A conversa centrou-se na Campanha da Fraternidade, que inicia nesta quarta-feira (14/02) e se estende durante os 40 dias que antecedem a Páscoa (31/03), mas outros temas também foram mencionados, como a saúde do Papa Francisco, a situação frente aos padres conservadores que tem atacado o Sumo Pontífice e os desafios para se construir a “Amizade Social” evocada pela campanha em meio a um país dividido.
O lançamento oficial da CF aconteceu na sede da CNBB, em Brasília, em missa presidida pelo secretário-geral da CNBB, dom Ricardo Hoepers, na Capela Nossa Senhora Aparecida, precedendo a cerimônia de abertura no Auditório Dom Helder Câmara. Em 2024 o tema da CF é “Fraternidade e Amizade Social” e o lema “Vós sois todos irmãos e irmãs” (Mt 23,8), diretamente relacionada à Carta Encíclica Fratelli Tutti, do Papa Francisco, por sua vez inspirada pela vida de São Francisco de Assis. Conforme a assessoria da CNBB informou, na oportunidade também foi apresentado um vídeo com a mensagem do Papa Francisco.
Dom Jaime, para iniciar essa conversa é importante explicar o sentido da Quaresma para os cristãos-católicos, esses 40 dias entre a Quarta-feira de Cinzas e a Páscoa.
A Quaresma é este período que a Igreja nos oferece para nos preparar dignamente para a celebração maior: a Páscoa de Nosso Senhor Jesus Cristo. São quarenta dias – número que a Bíblia associa a períodos de espera, de esforço, de penitência e luta contra o mal – em que os cristãos são chamados a assumir de forma ainda mais determinada o caminho da própria transformação em Cristo Jesus, por meio dos exercícios do jejum, da esmola e da oração.
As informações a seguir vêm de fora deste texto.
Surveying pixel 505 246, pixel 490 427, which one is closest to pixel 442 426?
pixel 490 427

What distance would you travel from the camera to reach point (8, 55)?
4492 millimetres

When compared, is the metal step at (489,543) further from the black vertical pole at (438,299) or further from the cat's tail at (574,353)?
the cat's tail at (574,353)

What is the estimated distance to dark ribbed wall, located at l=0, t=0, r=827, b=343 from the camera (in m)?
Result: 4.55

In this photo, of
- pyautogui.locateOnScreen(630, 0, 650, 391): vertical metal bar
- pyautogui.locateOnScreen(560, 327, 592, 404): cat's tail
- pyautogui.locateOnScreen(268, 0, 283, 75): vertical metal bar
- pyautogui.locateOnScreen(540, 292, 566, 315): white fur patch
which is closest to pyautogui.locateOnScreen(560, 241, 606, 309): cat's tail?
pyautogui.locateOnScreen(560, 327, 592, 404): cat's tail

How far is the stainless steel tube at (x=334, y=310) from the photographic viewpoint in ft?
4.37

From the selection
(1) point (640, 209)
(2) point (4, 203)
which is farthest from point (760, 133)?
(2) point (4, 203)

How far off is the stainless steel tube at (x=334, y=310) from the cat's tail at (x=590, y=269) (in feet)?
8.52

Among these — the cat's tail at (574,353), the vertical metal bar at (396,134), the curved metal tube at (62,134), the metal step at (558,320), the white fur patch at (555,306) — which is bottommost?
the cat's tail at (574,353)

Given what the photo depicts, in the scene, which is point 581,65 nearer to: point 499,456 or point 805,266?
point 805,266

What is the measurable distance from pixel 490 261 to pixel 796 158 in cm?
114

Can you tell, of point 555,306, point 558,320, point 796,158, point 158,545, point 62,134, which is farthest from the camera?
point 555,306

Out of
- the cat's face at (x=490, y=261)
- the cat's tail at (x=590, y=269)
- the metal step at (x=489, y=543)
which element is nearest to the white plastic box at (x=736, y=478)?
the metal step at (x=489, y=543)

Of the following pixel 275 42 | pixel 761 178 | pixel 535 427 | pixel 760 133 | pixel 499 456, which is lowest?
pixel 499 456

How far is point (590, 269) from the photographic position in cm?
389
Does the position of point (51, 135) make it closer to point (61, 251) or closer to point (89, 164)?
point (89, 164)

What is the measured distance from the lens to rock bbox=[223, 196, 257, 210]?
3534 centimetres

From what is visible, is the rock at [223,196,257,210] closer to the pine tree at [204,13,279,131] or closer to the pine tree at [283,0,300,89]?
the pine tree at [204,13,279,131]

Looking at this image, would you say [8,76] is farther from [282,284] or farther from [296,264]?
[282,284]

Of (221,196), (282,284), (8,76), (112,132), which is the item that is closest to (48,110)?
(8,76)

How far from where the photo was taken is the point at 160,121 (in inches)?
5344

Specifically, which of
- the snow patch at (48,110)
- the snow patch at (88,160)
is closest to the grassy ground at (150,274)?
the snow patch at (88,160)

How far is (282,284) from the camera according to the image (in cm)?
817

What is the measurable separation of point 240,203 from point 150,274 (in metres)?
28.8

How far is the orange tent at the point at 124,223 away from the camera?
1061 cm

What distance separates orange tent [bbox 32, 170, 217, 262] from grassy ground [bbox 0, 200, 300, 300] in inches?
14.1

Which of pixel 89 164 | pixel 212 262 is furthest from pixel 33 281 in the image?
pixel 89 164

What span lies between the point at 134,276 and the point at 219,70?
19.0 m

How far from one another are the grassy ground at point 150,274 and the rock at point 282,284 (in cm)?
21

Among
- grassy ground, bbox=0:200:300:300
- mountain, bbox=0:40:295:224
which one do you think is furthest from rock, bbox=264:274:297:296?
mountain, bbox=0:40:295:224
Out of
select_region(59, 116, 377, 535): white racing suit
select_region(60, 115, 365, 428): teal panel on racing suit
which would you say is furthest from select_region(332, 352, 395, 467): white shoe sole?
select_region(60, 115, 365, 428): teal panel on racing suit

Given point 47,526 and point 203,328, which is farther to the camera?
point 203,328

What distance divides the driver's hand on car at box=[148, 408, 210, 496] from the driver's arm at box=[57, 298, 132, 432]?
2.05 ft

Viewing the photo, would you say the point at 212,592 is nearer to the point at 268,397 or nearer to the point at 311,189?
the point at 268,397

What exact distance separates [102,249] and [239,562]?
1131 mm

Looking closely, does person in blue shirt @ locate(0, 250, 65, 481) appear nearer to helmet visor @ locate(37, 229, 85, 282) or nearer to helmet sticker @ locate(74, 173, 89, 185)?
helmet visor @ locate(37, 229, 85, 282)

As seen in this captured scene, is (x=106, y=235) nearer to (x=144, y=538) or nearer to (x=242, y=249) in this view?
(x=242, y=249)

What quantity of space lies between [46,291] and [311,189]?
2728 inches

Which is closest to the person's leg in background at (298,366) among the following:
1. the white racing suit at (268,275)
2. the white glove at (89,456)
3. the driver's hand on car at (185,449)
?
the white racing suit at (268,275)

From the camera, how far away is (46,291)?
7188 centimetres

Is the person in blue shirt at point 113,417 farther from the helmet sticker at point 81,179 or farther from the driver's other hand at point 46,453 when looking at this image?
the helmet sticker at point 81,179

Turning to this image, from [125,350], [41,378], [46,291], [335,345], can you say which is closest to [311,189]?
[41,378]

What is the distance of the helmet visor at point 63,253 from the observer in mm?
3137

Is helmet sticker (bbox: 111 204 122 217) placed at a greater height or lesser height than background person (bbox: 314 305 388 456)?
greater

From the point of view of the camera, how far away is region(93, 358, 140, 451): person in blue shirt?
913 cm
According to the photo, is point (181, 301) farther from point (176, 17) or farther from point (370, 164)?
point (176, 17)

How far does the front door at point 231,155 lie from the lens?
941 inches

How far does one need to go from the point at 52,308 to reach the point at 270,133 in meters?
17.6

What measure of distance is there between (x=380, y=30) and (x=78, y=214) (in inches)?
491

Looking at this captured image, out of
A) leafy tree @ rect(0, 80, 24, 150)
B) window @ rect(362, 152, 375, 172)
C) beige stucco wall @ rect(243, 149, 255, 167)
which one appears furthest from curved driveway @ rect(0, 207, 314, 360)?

Neste tempo do Ano litúrgico somos convidados a redescobrir a nossa própria verdade e autenticidade; é um tempo para redescobrir a verdade do próprio ser, de nossa identidade: somos filhos/as, e, portanto, irmãos/ãs. Neste contexto vale recordar o que diz a Carta aos Hebreus: “Jesus não veio em auxílio de anjos” (Hb 2,16); e nós não somos anjos! É também oportunidade para refletir sobre o cerne da vida cristã: a caridade!
Somos, pois, exortados, de forma especial neste tempo, a realizar um itinerário de autêntica con-versão, de retorno a Deus e o projeto do Reino anunciado e testemunhado por Jesus de Nazaré. Isto requer atenção particular, pois ídolos sedutores sempre e de novo, isto é, sempre e de forma nova, se apresentam entre nós de muitos modos. A Igreja reconhece a incapacidade humana de viver, de suportar a tensão entre a proposta do Reino de Deus e as propostas de ídolos sedutores.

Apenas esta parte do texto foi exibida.